La dernière partie de ce livre intitulée «Post-scriptum… en profession de foi», apparaît comme une apostille, c’est-à-dire une annotation ou une recommandation en marge d’un écrit. Or, ici, il ne s’agit pas d’apostille mais de «post-scriptum». Les dictionnaires de la langue française définissent ce dernier mot en ces termes: «ce que l’on ajoute à une lettre après la signature». Cela signifie que l’ouvrage de Jean-Claude Gakosso s’achève avec la série des textes présentés sous le titre: «Plaidoyer sur la scène mondiale des arts pour l’illustration du Fespam». Les six principales parties qui le composent s’organisent autour des thématiques en étroite liaison avec la politique culturelle du Congo. Le post-scriptum, qui reprend ce que l’auteur appelle ses «mystiques élucubrations», quitte le terrain de la politique culturelle pour s’orienter vers celui des mentalités, tel qu’il se manifeste dans des rencontres comme le «petit-déjeuner national de prière». Il se situe, donc, en marge du propos central de l’auteur. Mais, il peut ou devra être lu comme une apostille susceptible de fournir au lecteur des compléments d’information sur la marche du Congo vers son mieux-être.

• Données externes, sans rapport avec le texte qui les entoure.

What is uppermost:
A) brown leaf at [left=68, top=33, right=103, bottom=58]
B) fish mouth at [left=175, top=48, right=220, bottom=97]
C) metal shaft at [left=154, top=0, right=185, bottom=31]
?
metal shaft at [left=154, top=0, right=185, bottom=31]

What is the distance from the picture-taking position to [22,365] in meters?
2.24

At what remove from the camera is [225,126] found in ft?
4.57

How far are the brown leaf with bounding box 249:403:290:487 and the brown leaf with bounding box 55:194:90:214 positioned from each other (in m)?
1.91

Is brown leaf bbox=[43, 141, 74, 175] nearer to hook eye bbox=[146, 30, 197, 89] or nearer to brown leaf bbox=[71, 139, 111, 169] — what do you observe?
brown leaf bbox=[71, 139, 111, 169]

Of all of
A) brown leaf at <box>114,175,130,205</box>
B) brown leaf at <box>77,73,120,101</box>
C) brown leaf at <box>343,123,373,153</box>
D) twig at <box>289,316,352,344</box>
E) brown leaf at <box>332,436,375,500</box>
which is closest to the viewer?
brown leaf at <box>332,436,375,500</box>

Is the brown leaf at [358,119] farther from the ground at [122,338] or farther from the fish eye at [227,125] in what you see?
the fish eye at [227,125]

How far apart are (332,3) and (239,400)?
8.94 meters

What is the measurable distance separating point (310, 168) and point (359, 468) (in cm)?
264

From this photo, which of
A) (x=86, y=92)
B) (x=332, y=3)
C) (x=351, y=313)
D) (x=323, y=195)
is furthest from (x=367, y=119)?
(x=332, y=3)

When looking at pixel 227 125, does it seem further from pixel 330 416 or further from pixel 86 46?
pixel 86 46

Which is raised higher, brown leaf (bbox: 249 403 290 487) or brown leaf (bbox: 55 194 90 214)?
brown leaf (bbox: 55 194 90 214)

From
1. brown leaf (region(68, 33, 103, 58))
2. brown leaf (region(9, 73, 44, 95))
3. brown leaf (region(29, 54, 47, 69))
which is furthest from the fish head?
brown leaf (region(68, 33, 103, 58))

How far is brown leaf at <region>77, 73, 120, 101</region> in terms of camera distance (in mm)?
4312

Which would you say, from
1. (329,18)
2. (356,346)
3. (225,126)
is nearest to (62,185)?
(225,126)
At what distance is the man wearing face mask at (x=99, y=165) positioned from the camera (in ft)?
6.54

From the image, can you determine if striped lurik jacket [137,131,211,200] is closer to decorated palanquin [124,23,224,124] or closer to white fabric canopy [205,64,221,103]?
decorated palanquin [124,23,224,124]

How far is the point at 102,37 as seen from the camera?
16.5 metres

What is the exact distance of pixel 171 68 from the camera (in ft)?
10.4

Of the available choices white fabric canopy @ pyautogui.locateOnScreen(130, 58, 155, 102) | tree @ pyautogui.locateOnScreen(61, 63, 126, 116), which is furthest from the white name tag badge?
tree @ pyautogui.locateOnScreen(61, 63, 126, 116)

J’ai lu ce nouveau livre de Jean-Claude Gakosso avec beaucoup d’intérêt et une attention soutenue. Mon intérêt pour ce livre s’explique, en effet, par son exigence de vérité, mais aussi par sa qualité d’écriture. On le sait, le discours est un genre littéraire particulier. Il relève de la rhétorique, parce qu’il poursuit une double visée: convaincre et plaire. Son horizon d’attente étant immédiat, il se propose de faire agir et réagir les auditeurs. Il s’inscrit toujours dans une situation de parole déterminée. Les textes réunis dans ce volume sont, tous, marqués par les situations d’énonciation dans lesquelles ils s’inscrivent et qu’ils reflètent sans ambigüité. C’est cette conformité de la parole publique au contexte qui la justifie, qui confère aux discours ici réunis une structure, un style et un ton particuliers. «Voici un bon livre…», écrit Théophile Obenga, le préfacier. Voici un livre à lire absolument, parce qu’il ramasse en deux cent vingt-quatre pages, l’Histoire culturelle du Congo de ces vingt dernières années. Un livre à lire absolument, parce qu’il est aussi une leçon d’écriture.